Relief is a commonly used algorithm for feature selection in supervised machine learning. In this project, relief is implemented in MPI. This is a course project of CMPE300( Analysis of Algorithms) at Boğaziçi University.
- Check Relief Algorithm. (Medium)
This project uses the Open MPI 4.0.3 implementation. For further information about Open MPI, please visit: https://www.open-mpi.org/ C++ is used as the programming language and the compiler is g++, version information: gcc version 9.3.0.
Compile: mpic++ -o mpi_relief ./mpi_relief.cpp
Run: mpiexec --oversubscribe -np < P > mpi_relief < inputfile >
There are five parameters: P, N, A, M, T
P is the number of processors in the environment. N is number of instances in the input. A is number of features in the dataset. M is number of iterations that will be done in relief algorithm. T is number of features each processor will choose.

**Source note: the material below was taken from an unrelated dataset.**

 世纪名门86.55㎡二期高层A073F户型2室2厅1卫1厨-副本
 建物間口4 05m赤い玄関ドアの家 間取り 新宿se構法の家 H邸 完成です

After these five parameters, there are N x (A+1) numbers in tabular format. The last number in each row corresponds to the label.

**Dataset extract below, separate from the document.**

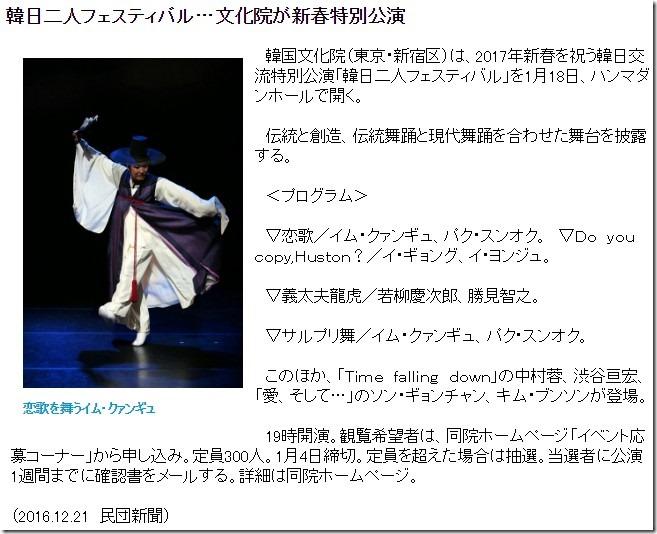 韓日二人フェスティバル…文化院が新春特別公演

An example input is present.
N instances are distributed to (P-1) slave processors. Each slave processor chooses T features and sends them to the master in a sorted format. The master merges features coming from all slave processors. Selection of instances that is sent to a slave processor is not random. Also, the slave processors don't choose random rows during M iterations, instead they work on rows ordered 1 to M.